**GIVEN PASSAGE**
______________________________

What Games Are: Patreonomics And “Supposed To Be”

Editor’s note: Tadhg Kelly is a veteran game designer and creator of leading game design blog What Games Are. He manages developer relations at OUYA. You can follow him on Twitter here.

It should go without saying that the digital industrial revolution (the one we’re all living through) disrupts everything. Technology reduces the marginal cost of distribution to zero (or as near enough as makes no odds), enabling one-to-many and many-to-many communications on a vast and cheap scale. Information, ideas, applications and transactions all become thinner and more easily transmitted, and that change affects just about everything.

While the first changes involved the dissemination of the formerly printed word through email and web, the revolution has gone on to affect all kinds of data. Media sharing, video, the delivery of new kinds of services and the formation of vast communities are part of the same wave, and it goes even further. It will affect manufacturing. It already affects economics, the movement and the idea of money itself (hey there Bitcoin) and therefore the way that businesses organize. It affects governance and relationships, and the sense of integrity within a distributed culture. Everything.

In simpler terms the revolution lets you can charge for things in ways you never could before, and conversely not charge for things that used to have value. It means that you can establish relationships with fans that previously could not have existed, while simultaneously destroying more traditional kinds of relationship.

______________________________

**PROVIDED DATA**
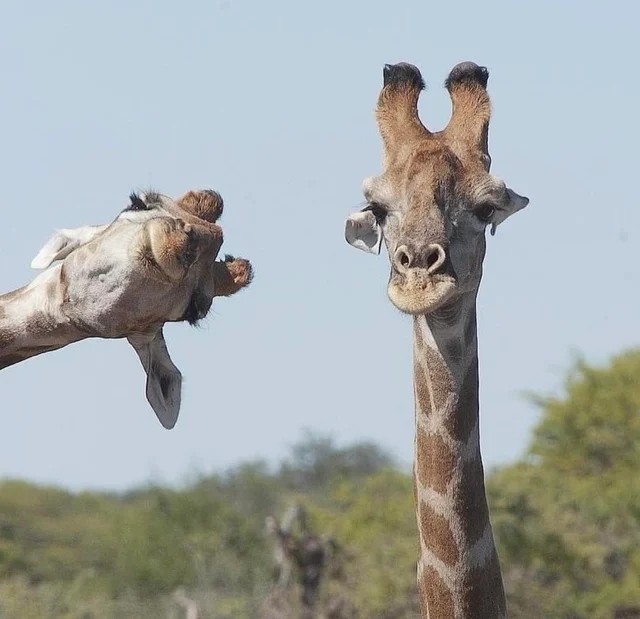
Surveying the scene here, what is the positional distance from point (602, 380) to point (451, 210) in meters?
33.5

______________________________

**LIST OF TASKS**
- A) From the passage on the digital revolution, reproduce the text starting with "Editor’s note: Tadhg Kelly" and going on through "just about everything.".
- B) Turn the paragraph in the digital revolution passage that begins "While the first changes involved" into a short bulleted list that keeps its main facts.

**SOLUTIONS TO THE EXERCISE**
- A)
Editor’s note: Tadhg Kelly is a veteran game designer and creator of leading game design blog What Games Are. He manages developer relations at OUYA. You can follow him on Twitter here.

It should go without saying that the digital industrial revolution (the one we’re all living through) disrupts everything. Technology reduces the marginal cost of distribution to zero (or as near enough as makes no odds), enabling one-to-many and many-to-many communications on a vast and cheap scale. Information, ideas, applications and transactions all become thinner and more easily transmitted, and that change affects just about everything.

- B)
- The first changes spread the formerly printed word through email and the web.
- The revolution then reached all kinds of data: media sharing, video, new kinds of services and the formation of vast communities.
- It will affect manufacturing.
- It already affects economics, the movement and idea of money itself (such as Bitcoin), and how businesses organize.
- It affects governance, relationships and the sense of integrity within a distributed culture.